Two incidents first - both occurred during my onsite visits:
a. I recently went to the US for a project and met a person, who was working as a contractor for Wipro. One day, we started talking and were just sharing details about each other. This person (I will call him X) asked me about my family, where I grew up etc and started talking about himself. X was supposedly from a souther state but had been born and brought up in Bombay. According to him, he thought people from the south are narrow minded etc, but since he grew up in Bombay, he was very broad-minded and open etc. He continued to talk in this vein for some more time.
I usually, don’t like to get into arguments over opinions and simply listened.
The funny part was, after a few weeks in the project, he used to comment on other team members. The comments, usually abusive, would always refer to the person’s state !! ‘He is a Bengali na, that is why he is behaving like this ! He is from Andhra, and all people from Andhra are like this.’ No state seemed good enough for him. People from every state seemed to have some flaw or the other in their nature. When I commented on it, he said, ‘Yes I am biased and I am a racist. I am not a hypocrite and thats why I comment on such things openly !!’
b. This incident happened over 5 years ago and it was during my first on site visit. I had been in the US for hardly a week at that time and had no friends there. I was the first and only person from India in the client place and I met up with a guy-A from India there, through some of my relatives in India. A called me up one day, and told me that his friend’s mother had come from India and that all of them were going for a dinner in an Indian restaurant and generously offered to take me also along.
This friend (lets call him Y), too, had grown up in Bombay, although he was originally from Punjab.
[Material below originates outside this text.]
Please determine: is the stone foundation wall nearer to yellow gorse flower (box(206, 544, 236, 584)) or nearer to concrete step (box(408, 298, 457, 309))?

It was the first time I was meeting Y and his mother. After the usual round of introductions, Y’s mother asked me where I was from and I replied - ‘Chennai’. Immediately she said - ‘Chennai is such a horrible place. We have heard that it is full of frauds. My son worked there for a few months and absolutely hated the place’ and so on !!
Now, I was younger then and hot-blooded too. I immediately started defending my city and told her that each person’s experience was different and that I had been conned by a Taxi driver in Mumbai a few months back etc. Then I slowly diverted them from this topic and moved on to neutral topics.
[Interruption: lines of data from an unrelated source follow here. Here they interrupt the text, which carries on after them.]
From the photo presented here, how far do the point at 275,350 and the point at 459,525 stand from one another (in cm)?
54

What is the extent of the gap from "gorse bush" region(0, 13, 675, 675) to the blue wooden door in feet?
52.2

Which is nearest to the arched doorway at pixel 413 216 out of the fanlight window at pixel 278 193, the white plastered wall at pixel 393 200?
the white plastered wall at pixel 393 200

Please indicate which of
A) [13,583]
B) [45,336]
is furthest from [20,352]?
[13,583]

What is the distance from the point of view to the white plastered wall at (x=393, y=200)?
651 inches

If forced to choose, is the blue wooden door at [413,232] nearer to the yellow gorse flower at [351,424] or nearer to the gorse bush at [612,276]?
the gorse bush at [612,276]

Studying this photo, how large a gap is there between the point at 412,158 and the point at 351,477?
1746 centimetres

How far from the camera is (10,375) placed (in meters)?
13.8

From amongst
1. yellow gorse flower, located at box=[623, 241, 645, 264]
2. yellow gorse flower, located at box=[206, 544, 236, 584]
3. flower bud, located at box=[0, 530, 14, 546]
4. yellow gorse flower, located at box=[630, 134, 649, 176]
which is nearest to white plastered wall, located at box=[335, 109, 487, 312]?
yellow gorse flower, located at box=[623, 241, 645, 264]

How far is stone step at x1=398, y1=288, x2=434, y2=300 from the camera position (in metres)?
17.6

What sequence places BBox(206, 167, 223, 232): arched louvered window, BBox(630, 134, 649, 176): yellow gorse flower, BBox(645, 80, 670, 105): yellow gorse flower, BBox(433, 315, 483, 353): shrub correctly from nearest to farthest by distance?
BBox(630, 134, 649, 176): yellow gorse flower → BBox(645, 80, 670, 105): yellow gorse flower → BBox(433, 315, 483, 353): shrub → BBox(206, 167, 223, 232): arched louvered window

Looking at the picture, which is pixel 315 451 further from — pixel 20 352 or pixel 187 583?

Y and I used to talk once in a while. Y had a room mate from Bangalore and Y used to taunt him all the time. That was the time, a movie called ‘The sum of all fears’ released in the US. The movie was about an imaginary situation, where an atomic bomb is dropped over Baltimore and the whole city is destroyed. Y was scared out of his wits, since he was worried that a similar thing would happen in Mumbai too. He used to tell me that he used to argue with his room-mate that people in the south have nothing to worry, since if India is under attack, Mumbai is the first place that will be hit, since it is the commercial center of India.
Now my whole point of writing this rather lengthy blog is this: Every day we talk about religious divides and caste divides, but never about this regional divide. At what point are we taught to treat people from other states with distrust? First there is the North-South divide and then within the South, the divide between different states and within states, between cities and so on.
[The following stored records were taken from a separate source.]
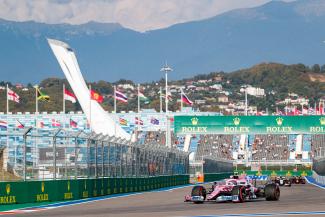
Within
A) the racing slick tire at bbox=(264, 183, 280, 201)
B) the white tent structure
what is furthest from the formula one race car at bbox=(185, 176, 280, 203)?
the white tent structure

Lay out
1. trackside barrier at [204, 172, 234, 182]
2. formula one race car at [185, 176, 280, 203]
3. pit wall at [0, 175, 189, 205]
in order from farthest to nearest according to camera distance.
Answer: trackside barrier at [204, 172, 234, 182]
pit wall at [0, 175, 189, 205]
formula one race car at [185, 176, 280, 203]

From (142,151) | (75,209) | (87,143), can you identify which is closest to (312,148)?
(142,151)

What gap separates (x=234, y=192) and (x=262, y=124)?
67.5 meters

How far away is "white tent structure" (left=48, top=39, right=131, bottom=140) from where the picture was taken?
10388 centimetres

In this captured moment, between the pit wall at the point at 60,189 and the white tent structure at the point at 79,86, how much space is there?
54.6 meters

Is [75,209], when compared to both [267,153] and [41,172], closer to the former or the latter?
[41,172]

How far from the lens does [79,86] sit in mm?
106062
At least when you are away from India, shouldn’t we be thinking as Indians, rather than fight over which state is better and which is not? During my last visit, I had a female colleague whose first question to a new joinee from India, would be - ‘Are you a south Indian?’ She would start every statement with ‘You south Indians’ !! She would ask weird questions like ‘How can you South Indians have rice for lunch? Rice makes me sleepy’ and so on. Initially I used to get irritated, later I started making fun of her about the same point.
It is the job of Indian politicians to create a divide amongst the Indian population over the name of religion, caste, language etc and understandably, the uneducated will fall for it. But what about us, the so-called literate and well-traveled etc, whose outlook is supposedly broader than the others.
As you can see from my examples, the mentality is not restricted to people from a certain region, but seems to exist in the minds of every person. The mentality manifests itself in different aspects of life, including ridiculing the tastes in movies, art etc of people from a certain region (criticisms on south and bollywood movies by different sections of people for example).
It hurts me to read comments of readers on websites and to see the amount of hatred we have towards each other. No wonder then, that time and again, external forces threaten our existence. Diversity is not our weakness, disrespect and ridicule for anything different from what we believe in and like is our weakness. We are now living in a time, where we work with people from different cultures across the world. Then why this tolerance for cultures within the country?
As children, we do not care about the colour, religion or caste of the other child. Only as we grow up, these poisonous seeds are sown inside us. When will we wake up to this reality?